Mais comme ils étaient pleins de vin, plongés dans l’illusion, — de la mer surgit un signe, du ciel descendit une épouvante.— Alors ils virent, alors ils entendirent, alors ils connurent qu’une armée (elle ne prenait pas la peine de se cacher)— que des légions avaient préparé leur destruction, mais ils le niaient encore, — ils niaient, ce qu’ils n’auraient pas le courage d’affronter si venait le jour de l’épreuve, — mais l’Épée qui se forgeait tandis qu’ils mentaient s’inquiétait peu de leurs négations. — Elle frappa, et nul délai ne fut donné à la multitude qu’elle poussait devant elle. — Point ne fut besoin de chevaux ni de lances pour les poursuivre : — il était décrété que leur acte propre, non le hasard, consommerait leur perte. — L’ivraie qu’ils avaient semée en riant était mûre pour la moisson…

Et la haine qu’ils avaient chargé l’État d’enseigner n’apportant à l’État nul défenseur, — ce peuple abandonné de lui-même, précipité à terre, disparut d’entre les Nations.

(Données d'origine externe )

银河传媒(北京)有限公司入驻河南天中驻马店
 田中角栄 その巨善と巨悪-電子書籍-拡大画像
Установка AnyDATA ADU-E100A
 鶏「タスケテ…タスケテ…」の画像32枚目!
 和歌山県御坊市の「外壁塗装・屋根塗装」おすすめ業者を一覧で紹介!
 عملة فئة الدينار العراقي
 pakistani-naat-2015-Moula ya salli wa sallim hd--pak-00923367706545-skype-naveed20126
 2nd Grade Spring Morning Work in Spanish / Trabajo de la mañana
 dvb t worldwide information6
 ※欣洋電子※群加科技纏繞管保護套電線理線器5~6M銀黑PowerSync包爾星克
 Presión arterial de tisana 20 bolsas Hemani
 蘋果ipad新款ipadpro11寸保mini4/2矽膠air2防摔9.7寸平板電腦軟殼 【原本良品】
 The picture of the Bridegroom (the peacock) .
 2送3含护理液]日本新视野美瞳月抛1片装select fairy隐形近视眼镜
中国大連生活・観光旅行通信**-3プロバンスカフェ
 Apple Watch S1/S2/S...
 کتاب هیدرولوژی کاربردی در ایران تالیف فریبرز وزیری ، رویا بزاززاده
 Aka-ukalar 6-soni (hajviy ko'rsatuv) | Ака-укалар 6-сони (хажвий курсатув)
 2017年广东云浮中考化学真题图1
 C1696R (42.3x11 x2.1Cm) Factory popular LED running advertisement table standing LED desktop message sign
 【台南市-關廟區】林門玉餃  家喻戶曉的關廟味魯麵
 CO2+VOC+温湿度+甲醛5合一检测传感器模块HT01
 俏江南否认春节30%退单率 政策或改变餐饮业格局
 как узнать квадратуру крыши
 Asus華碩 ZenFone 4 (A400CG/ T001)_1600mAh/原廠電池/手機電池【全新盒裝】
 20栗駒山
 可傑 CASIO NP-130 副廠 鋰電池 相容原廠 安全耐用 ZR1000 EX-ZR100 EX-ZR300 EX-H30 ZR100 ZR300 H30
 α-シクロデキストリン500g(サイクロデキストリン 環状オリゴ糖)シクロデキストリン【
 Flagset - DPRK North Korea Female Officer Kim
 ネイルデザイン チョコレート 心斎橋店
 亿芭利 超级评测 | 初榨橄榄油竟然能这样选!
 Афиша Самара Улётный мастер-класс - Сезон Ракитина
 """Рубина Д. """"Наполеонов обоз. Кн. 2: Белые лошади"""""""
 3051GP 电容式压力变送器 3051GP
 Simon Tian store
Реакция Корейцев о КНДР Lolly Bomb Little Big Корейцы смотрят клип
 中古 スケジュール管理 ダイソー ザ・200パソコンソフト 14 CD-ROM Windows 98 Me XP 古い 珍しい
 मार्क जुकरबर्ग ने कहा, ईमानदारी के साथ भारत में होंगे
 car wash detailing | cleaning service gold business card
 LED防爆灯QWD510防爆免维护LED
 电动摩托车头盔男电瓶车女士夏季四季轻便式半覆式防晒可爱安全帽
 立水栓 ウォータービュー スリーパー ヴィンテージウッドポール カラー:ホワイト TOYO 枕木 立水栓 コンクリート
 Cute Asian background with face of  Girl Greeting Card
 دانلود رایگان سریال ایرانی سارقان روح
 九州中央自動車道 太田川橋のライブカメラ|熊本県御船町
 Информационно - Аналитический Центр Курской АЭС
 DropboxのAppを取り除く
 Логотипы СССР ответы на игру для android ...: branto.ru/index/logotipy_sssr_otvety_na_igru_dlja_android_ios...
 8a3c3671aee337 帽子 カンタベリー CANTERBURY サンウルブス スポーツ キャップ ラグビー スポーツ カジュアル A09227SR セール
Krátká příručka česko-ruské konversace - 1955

Voilà l’un des solennels avertissements de Kipling, et que les partis qu’il attaquait ne lui pardonnaient pas. On oublie vite : ceux de ses compatriotes qui relisent aujourd’hui ces vers retrouvent-ils encore le souvenir de l’angoisse qui étreignit chaque Anglais en août 1914, après Mons ; en avril 1917, quand la menace des sous-marins se révéla terrible ; en mars 1918, quand la ruée allemande faillit arriver à la Manche ? A chacune de ces dates, le destin de l’Angleterre trembla dans la balance.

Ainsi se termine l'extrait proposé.